I hadn't realised how wet the west of Canterbury is. As it flows past the town the Stour breaks into a number of pieces. I love walking down the bank and observing the wildlife. As a Londoner (long ago) I have often had the opportunity to see fucking pigeons but today I saw pigeons fucking. And a pair of Mallard drakes having a fight. And what is either a rat or a water vole. Spring is in the air and that means sex. Even the flowers are getting in on the act: a flower is essentially the sex organs of a plant and the beautiful colours and fragrances are designed to attract insects so pollination (insemination) can occur.
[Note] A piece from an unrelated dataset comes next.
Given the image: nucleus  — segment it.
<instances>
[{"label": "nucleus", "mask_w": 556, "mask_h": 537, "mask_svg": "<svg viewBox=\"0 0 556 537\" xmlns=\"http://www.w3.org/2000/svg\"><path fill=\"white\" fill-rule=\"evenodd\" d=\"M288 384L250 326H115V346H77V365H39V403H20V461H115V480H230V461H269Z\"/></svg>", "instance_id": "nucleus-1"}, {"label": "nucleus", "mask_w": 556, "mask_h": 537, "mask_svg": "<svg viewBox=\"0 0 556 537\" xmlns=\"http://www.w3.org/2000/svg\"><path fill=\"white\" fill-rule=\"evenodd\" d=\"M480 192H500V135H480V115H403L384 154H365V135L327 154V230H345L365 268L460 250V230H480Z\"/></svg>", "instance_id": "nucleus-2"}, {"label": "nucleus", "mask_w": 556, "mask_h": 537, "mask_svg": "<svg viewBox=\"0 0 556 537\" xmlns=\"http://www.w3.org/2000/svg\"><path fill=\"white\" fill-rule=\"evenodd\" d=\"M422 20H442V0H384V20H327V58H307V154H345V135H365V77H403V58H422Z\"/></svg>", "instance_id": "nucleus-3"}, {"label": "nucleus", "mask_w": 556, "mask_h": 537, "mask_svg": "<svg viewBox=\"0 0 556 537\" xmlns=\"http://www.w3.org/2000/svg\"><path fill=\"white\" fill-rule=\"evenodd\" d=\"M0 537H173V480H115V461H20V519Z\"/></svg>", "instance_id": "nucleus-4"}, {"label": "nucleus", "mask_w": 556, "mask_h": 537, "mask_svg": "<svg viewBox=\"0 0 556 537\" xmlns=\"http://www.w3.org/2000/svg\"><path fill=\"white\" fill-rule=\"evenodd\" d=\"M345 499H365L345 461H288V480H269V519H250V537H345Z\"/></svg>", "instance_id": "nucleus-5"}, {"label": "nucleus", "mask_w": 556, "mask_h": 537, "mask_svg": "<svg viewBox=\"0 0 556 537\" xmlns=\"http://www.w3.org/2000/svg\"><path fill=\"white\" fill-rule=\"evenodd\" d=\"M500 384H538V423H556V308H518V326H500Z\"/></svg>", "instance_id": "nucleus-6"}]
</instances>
Blooming tulips on North Lane outside the Cafe du Soleil
The great thing about the Stour is that it is a chalk river; there are only 210 of these in the world and almost all of them are in England with a few in Northern France. Today the water was beautifully clear and showed the emerald-green water weeds sprouting from the gravel bed.

As well as the unruly wildlife there are observations of the human fauna. There is a new breed of lockdown jogger. These are mostly ladies. I'm not one to criticise another person's body: when you're living in a glass house like myself you can't throw stones; these days I bulge in all directions except the places I have always wished I bulged. But I wear tents. I wear ill-fitting garments. Shirts are never tucked. I've even moved to braces. These joggers favour body-hugging lycra perhaps in the belief that their so so solid flesh is indeed about to melt and that the consequence will be an awkward splurge, a consummation most devoutly to be wished away.